- _Text passage_
>> begin
James B. Sowell, Presiding


7:00-8:00 Breakfast
8:00-9:15 Hot Topics in Partnership and Real Estate Taxation – This program will cover recent developments in partnership and real estate taxation. Topics will include the proposed (or final, if issued) regulations under section 707(a)(2)(A) dealing with management fee waivers and the narrowing of Rev. Proc. 93-27, including how such regulations affect partners and partnerships in garden variety business arrangements. The program also will address the final section 706 regulations (effective for 2016); Notice 2015-54, which deals with transfers to partnerships with related foreign partners; any amendments made by final regulations (if issued) to the disguised sale regulations under section 707; and the real estate-related provisions contained in the Protecting Americans From Tax Hikes Act of 2015, including the changes to “FIRPTA” and REIT rules.
Jennifer H. Alexander, Deloitte Tax LLP, Washington, DC
Lynn T. Kawaminami, Deloitte Tax LLP, Atlanta, GA
9:15-10:30 Planning Under the Final Section 752 Regulations – In 2016 the IRS and Treasury are expected to finalize the proposed section 752 regulations that were issued in January 2014. This program will cover the new rules (if issued) in depth, with particular emphasis on the transition and grandfather rules and their impact on existing debt allocation and guarantee arrangements used to “cover” a partner’s negative capital account; planning techniques to avoid triggering gain to a partner under sections 752(b) and 731 in connection with post-effective date contributions of encumbered property; and ways to replace allocated debt with other debt in cases of a debt pay-down or other circumstances triggering a shift of partnership liabilities among partners. In the absence of final regulations, the speakers will discuss the changes that the experts believe are likely to come and how to plan for them.
>> end
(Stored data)
>> begin
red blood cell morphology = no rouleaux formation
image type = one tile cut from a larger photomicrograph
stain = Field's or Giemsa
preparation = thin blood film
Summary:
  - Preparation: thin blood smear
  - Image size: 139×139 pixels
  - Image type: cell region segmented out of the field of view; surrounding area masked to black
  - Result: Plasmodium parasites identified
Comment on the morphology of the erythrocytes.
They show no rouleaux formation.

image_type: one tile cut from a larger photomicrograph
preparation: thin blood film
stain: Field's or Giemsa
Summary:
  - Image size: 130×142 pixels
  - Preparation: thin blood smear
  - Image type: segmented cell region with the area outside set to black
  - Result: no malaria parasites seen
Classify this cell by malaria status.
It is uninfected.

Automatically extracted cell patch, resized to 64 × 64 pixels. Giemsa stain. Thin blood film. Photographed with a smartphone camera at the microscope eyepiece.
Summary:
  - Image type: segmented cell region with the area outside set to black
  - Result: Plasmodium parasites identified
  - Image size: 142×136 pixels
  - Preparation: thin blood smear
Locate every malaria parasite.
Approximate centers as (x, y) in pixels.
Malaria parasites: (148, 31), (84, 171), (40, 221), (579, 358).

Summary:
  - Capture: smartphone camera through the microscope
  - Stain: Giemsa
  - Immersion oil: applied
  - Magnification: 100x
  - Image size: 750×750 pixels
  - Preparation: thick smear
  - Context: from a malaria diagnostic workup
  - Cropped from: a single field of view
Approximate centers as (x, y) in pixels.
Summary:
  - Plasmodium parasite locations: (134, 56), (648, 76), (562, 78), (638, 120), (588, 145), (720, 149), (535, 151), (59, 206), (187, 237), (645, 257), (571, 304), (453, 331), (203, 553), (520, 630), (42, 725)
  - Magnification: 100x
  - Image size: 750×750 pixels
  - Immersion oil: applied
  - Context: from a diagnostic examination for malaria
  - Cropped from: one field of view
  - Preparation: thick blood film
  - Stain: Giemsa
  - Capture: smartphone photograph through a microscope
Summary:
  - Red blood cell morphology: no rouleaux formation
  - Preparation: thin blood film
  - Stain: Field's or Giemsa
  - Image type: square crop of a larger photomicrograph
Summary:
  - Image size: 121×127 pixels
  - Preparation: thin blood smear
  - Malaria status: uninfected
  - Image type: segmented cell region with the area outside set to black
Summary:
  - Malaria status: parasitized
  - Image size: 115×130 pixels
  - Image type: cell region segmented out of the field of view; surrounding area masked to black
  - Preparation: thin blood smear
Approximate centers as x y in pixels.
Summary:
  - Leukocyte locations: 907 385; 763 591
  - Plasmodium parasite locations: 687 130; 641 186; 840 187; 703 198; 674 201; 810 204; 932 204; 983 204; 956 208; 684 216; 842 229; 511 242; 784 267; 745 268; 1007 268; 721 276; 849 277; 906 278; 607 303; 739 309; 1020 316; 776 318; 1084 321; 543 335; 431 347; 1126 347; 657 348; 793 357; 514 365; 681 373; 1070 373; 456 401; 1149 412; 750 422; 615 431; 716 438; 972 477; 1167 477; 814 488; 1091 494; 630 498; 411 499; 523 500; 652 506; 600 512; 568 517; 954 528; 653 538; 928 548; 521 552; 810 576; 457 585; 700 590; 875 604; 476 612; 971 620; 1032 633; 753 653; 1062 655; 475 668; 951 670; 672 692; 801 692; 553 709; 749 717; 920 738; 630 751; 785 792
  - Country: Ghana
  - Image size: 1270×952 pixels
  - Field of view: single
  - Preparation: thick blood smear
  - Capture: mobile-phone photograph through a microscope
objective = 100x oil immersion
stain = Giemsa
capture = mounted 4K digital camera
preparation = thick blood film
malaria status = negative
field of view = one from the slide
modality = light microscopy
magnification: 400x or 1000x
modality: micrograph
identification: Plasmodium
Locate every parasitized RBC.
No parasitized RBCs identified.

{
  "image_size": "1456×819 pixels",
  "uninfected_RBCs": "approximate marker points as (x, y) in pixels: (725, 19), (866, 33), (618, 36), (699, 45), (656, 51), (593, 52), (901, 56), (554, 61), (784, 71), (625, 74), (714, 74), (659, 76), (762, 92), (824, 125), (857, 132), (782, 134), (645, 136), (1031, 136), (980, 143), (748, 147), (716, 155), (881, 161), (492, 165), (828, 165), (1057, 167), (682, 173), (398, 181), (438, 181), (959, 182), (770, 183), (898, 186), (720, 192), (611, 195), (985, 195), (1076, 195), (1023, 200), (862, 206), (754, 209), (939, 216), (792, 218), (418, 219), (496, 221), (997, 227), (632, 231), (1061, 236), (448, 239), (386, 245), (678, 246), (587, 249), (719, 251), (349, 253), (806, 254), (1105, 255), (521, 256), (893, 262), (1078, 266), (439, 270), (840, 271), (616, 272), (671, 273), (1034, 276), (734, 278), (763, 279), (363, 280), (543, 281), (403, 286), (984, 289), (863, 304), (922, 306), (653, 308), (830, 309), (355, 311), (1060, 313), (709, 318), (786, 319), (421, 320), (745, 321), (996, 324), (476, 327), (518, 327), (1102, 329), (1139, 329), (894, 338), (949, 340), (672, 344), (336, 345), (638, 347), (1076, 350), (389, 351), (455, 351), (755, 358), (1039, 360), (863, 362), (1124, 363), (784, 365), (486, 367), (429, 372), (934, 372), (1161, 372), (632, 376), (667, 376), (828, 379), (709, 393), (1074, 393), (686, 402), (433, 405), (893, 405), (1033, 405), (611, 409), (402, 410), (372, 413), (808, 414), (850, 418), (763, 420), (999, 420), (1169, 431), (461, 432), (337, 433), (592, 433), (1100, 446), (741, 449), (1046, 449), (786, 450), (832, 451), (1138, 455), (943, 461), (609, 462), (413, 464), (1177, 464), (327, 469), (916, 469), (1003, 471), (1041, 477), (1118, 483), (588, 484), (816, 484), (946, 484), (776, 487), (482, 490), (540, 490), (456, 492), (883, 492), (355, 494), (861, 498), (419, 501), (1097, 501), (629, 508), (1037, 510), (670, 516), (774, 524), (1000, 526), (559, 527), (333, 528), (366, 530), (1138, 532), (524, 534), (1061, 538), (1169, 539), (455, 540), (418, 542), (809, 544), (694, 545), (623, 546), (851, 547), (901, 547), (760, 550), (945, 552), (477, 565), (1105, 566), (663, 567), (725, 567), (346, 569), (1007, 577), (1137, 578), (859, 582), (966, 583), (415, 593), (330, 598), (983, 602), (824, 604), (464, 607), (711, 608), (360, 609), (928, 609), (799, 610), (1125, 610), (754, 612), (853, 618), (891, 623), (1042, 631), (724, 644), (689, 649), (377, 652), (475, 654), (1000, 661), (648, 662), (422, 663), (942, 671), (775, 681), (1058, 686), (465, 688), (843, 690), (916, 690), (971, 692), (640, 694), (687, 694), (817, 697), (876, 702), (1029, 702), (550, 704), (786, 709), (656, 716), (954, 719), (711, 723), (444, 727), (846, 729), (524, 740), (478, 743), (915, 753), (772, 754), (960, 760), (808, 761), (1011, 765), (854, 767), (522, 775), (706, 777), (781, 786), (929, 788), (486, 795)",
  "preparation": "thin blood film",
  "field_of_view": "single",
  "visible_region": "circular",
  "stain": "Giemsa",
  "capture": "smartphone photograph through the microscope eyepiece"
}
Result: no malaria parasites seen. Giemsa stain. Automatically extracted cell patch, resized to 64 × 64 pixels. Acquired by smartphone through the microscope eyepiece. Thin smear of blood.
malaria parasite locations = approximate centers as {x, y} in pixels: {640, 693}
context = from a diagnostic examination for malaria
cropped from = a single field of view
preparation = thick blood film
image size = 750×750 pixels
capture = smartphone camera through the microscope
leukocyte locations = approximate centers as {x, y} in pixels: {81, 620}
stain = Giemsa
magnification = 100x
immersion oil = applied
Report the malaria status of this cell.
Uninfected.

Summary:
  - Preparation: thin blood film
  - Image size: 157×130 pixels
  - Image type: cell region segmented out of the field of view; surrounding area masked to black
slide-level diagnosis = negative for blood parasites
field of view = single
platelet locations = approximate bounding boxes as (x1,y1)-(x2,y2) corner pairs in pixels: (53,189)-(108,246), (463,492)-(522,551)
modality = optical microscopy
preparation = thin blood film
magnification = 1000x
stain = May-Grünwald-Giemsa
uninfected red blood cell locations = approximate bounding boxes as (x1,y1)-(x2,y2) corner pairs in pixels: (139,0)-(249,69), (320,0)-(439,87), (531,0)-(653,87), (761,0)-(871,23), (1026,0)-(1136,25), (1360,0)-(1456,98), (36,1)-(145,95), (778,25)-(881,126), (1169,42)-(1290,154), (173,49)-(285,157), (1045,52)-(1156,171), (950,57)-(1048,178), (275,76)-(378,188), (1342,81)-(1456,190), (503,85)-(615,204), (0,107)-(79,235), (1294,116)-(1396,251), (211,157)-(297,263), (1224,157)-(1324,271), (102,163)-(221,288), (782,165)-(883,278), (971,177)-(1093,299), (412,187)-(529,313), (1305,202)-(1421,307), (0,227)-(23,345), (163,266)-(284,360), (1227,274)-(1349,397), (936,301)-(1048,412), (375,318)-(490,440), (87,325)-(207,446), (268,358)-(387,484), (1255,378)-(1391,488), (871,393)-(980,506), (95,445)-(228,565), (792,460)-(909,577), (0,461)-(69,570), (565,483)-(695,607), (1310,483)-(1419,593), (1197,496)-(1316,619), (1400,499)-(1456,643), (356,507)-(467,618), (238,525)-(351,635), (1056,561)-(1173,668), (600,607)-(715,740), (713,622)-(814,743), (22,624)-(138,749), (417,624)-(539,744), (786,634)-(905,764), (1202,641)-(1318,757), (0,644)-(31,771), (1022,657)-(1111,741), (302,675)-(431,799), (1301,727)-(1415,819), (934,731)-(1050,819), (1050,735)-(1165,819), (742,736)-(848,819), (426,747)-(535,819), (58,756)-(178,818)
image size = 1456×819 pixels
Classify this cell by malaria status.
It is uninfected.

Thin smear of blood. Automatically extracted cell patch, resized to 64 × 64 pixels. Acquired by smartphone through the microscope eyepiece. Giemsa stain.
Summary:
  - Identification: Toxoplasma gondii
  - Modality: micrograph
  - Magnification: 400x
>> end
- _Description of the task_
Quote the tax conference schedule shown above in full, reproducing every word without change.

- _Expected output_
James B. Sowell, Presiding


7:00-8:00 Breakfast
8:00-9:15 Hot Topics in Partnership and Real Estate Taxation – This program will cover recent developments in partnership and real estate taxation. Topics will include the proposed (or final, if issued) regulations under section 707(a)(2)(A) dealing with management fee waivers and the narrowing of Rev. Proc. 93-27, including how such regulations affect partners and partnerships in garden variety business arrangements. The program also will address the final section 706 regulations (effective for 2016); Notice 2015-54, which deals with transfers to partnerships with related foreign partners; any amendments made by final regulations (if issued) to the disguised sale regulations under section 707; and the real estate-related provisions contained in the Protecting Americans From Tax Hikes Act of 2015, including the changes to “FIRPTA” and REIT rules.
Jennifer H. Alexander, Deloitte Tax LLP, Washington, DC
Lynn T. Kawaminami, Deloitte Tax LLP, Atlanta, GA
9:15-10:30 Planning Under the Final Section 752 Regulations – In 2016 the IRS and Treasury are expected to finalize the proposed section 752 regulations that were issued in January 2014. This program will cover the new rules (if issued) in depth, with particular emphasis on the transition and grandfather rules and their impact on existing debt allocation and guarantee arrangements used to “cover” a partner’s negative capital account; planning techniques to avoid triggering gain to a partner under sections 752(b) and 731 in connection with post-effective date contributions of encumbered property; and ways to replace allocated debt with other debt in cases of a debt pay-down or other circumstances triggering a shift of partnership liabilities among partners. In the absence of final regulations, the speakers will discuss the changes that the experts believe are likely to come and how to plan for them.